Источник »
########

Как любит Бог? Не так, как мы, люди. Человек, любя, кого-то выделяет из массы живых существ. Но Бог благоволит ко всем. Люди отвечают на Божественное внимание по-разному: один человек раскрывает своё сердце теплу и свету, наполняется силой Божией и возвещает от переполняющего душу счастья о том, что его любит Бог. Сразу начинает отвечать Богу взаимностью. Потому что сердце не должно быть тьмой без Дна.
Встречаются люди, которые утверждают, что их Бог не любит (или что Его нет) и что их вообще никто не любит и поэтому они никому ничем не обязаны и живут так, как считают нужным.
И ведь они правы! Любят в одну сторону, а именно: из своего сердца – к сердцу другого. А в себя и без отдачи – так действует смерть. Сердце Лазаря было открыто Богу, и получается, не Христос его каким-то особым образом выделил, а он открыл Христа. Так, наверное, прозревают прежде слепые, или начинают слышать глухие, или так впервые начинают по-настоящему любить.
Христос вернул к жизни умершего за четыре дня перед этим Лазаря. Человека, который, верно, так любил Христа, что и по разлучении души его с телом сердце своё оставил во власти своего дорого Учителя. А Лазарь и сёстры его были людьми небезызвестными в Иерусалиме. Резонанс оказался внушительным, весть о воскрешении распространилась быстро и достигла тех, кому Христос и до этого колол глаза, кого бесил Своей свободой, лишал покоя необъяснимыми возможностями.
Одни боялись за своё благополучие, а другие – как фарисеи – сгорали от зависти и ненависти к Нему: вот Он исцеляет неизлечимо больных, воскрешает умерших, кормит тысячи алчущих несколькими хлебами – в одних руках уместятся. И делает это в нарушение закона о субботе, убеждая тем самым, что главным законом должно быть не соблюдение всех правил и норм расписанной по часам жизни, а свободное, непредсказуемое сострадание, жалость и милость. Он обличает земляков, напоминая им, что великие Илия и Елисей, не найдя в Израиле верующего и любящего сердца, помощь оказывали иностранцам. Прямо пощёчина иудейской гордыне. И вся Назаретская синагога, услышав то, что они не могли не знать, погнала тем не менее Иисуса на вершину горы, чтобы сбросить Его вниз. Ну что Он такого сказал им? Он просто укорил их в горделивом законничестве. Но за фарисейским благочестием стояли вещи более серьёзные: стремление к манипулированию массами, к духовной власти.

########

Записи для задания »
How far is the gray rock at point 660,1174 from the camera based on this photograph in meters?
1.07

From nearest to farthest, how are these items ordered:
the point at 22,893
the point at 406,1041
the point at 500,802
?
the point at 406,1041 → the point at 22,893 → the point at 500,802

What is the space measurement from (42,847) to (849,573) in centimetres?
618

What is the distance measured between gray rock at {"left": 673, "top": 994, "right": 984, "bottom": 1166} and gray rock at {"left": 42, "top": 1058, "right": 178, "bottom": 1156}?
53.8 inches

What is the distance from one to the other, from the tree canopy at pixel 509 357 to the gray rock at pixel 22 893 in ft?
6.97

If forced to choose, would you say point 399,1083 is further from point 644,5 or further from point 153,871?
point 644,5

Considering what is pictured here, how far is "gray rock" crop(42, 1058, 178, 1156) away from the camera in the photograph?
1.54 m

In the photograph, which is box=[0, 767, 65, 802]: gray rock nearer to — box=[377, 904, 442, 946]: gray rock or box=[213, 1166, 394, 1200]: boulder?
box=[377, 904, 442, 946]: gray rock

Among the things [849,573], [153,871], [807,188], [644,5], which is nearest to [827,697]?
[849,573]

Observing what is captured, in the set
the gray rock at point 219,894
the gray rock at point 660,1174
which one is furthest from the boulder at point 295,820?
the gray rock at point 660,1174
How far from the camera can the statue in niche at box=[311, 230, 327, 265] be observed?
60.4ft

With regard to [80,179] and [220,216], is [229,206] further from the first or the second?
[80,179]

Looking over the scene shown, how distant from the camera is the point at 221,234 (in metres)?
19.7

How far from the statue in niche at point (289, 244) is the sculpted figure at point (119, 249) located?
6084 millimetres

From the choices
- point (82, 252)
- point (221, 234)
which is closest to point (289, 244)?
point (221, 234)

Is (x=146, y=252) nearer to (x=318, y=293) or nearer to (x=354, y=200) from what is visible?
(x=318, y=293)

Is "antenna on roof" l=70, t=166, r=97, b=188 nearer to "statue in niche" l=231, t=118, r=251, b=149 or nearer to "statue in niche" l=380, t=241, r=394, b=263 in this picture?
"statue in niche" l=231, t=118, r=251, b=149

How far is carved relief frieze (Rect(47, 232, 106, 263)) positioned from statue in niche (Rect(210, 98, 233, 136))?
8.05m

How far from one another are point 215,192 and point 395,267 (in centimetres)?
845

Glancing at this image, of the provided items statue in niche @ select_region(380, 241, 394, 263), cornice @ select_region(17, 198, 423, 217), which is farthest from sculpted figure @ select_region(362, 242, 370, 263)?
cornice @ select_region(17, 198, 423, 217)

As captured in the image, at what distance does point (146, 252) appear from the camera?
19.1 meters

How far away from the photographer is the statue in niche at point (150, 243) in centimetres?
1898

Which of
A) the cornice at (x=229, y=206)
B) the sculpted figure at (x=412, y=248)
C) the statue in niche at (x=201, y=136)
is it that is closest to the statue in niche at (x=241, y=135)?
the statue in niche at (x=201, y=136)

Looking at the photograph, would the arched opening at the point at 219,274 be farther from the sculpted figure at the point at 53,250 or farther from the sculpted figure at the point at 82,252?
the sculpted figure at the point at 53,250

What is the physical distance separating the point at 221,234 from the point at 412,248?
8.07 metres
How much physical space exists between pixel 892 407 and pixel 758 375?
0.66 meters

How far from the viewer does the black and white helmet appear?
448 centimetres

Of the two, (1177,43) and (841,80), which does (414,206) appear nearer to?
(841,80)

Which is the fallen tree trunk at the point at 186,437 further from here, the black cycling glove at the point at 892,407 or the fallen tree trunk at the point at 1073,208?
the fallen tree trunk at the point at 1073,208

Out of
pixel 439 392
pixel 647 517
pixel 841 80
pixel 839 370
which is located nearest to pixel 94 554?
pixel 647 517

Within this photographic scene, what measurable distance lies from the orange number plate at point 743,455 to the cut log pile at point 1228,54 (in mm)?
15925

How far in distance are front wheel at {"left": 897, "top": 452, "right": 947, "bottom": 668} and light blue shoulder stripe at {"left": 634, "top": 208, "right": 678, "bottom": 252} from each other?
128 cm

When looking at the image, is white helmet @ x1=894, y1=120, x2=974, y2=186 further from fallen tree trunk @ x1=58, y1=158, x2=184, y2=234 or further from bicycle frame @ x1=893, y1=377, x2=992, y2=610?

########

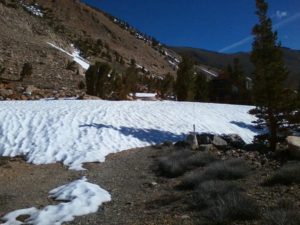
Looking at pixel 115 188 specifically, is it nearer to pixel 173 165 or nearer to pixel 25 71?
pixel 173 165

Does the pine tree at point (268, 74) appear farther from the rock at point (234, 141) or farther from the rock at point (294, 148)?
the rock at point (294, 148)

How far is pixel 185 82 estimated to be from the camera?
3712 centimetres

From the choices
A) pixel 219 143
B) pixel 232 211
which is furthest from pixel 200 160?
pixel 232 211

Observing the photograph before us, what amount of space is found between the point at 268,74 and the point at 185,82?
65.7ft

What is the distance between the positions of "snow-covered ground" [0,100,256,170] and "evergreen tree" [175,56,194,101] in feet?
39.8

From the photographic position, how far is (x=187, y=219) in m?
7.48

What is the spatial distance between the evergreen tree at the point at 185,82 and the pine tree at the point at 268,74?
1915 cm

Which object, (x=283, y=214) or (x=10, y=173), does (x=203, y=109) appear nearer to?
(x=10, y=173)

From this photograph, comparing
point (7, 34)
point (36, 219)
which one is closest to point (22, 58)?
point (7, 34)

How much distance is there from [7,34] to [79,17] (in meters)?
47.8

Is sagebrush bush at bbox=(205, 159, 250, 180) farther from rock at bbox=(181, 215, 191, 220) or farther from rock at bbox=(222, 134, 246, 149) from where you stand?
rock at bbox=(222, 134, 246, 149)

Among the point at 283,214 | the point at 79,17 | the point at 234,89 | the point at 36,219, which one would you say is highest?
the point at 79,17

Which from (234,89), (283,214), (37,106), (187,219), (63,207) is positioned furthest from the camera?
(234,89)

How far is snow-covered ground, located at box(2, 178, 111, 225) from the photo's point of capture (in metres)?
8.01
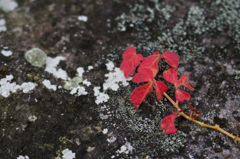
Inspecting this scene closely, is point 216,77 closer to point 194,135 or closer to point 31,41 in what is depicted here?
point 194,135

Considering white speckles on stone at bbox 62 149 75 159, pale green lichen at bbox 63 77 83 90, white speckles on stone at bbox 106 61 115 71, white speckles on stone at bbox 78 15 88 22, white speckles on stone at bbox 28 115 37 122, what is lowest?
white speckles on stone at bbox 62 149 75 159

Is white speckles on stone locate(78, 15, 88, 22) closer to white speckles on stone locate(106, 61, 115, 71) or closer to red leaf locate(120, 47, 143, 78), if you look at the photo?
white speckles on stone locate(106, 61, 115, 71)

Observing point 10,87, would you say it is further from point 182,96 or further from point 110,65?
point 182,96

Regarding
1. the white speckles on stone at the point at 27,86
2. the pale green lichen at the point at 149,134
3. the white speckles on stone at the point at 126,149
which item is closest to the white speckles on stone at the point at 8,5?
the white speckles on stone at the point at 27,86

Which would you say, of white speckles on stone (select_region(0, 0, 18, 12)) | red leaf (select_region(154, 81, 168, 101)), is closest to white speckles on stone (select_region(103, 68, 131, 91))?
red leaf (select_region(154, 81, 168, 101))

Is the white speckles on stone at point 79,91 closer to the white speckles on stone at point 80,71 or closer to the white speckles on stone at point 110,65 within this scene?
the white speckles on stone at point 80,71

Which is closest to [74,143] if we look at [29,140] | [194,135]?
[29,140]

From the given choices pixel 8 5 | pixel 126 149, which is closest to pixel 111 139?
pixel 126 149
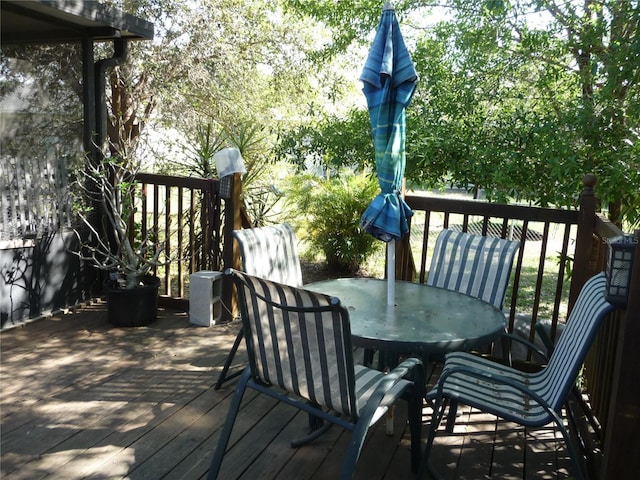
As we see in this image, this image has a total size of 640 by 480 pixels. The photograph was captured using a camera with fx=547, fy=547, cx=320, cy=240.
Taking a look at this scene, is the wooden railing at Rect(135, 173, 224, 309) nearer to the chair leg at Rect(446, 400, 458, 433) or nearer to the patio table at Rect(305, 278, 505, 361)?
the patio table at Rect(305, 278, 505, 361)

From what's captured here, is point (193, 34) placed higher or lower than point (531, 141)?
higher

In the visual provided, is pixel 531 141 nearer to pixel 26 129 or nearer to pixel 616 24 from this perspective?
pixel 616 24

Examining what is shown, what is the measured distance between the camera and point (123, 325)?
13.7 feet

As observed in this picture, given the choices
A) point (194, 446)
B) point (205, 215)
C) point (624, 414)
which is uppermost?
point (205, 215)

########

Задания для работы »
(A) Выпишите все строки записей, в которых есть строка «higher». Учитывайте регистр букв.
(B) Напишите продолжение текста о любви Бога, начиная сразу после его последнего предложения.
Записи никак не связаны с текстом о любви Бога.

Ожидаемые ответы »
(A)
From what's captured here, is point (193, 34) placed higher or lower than point (531, 141)?
higher

(B)
И вот известный иудеям Лазарь, мёртвым на глазах у своих сестёр и друзей отнесённый в саване в пещеру, – вот он сидит живой у себя дома и бросает самим фактом своей жизни вызов всему устоявшемуся порядку вещей. Это удар по власти и богатству тех, кто правит народом.
Нельзя не увидеть чуда? И, признав, нельзя не пойти за Христом? Да, нельзя не пойти, но только в одном случае: если сердце легко и свободно, если оно готово изменяться. Но в сердцах первосвященника иудейского и большинства членов верховного судилища – синедриона – властвует сатана, то есть некто, кто уже сделал свой выбор и не меняется; и этот тиран всячески старается не дать своим приверженцам освободиться от рабства деньгам, высокому положению в обществе, гордому мнению о своей исключительности. Сластолюбцы и честолюбцы не желают меняться; в них – дьявольская неподвижность, мёртвость. Они, что называется, повязаны по рукам и ногам системой. Поплыви-ка со спущенным якорем, покатайся-ка на машине, когда нога на тормозе.
Христос покушается на самое святое для начальства – поэтому медлить нельзя, иначе народ пойдёт за Ним. Заговор составлен. Или Он, этот новый учитель и чудотворец, или они. Своего не отдадим. Для них, так уютно устроившихся в оккупированном римлянами Иерусалиме, вся жизнь в том, что они имеют: это люди самолюбивые, материальные, плотские, чувственные.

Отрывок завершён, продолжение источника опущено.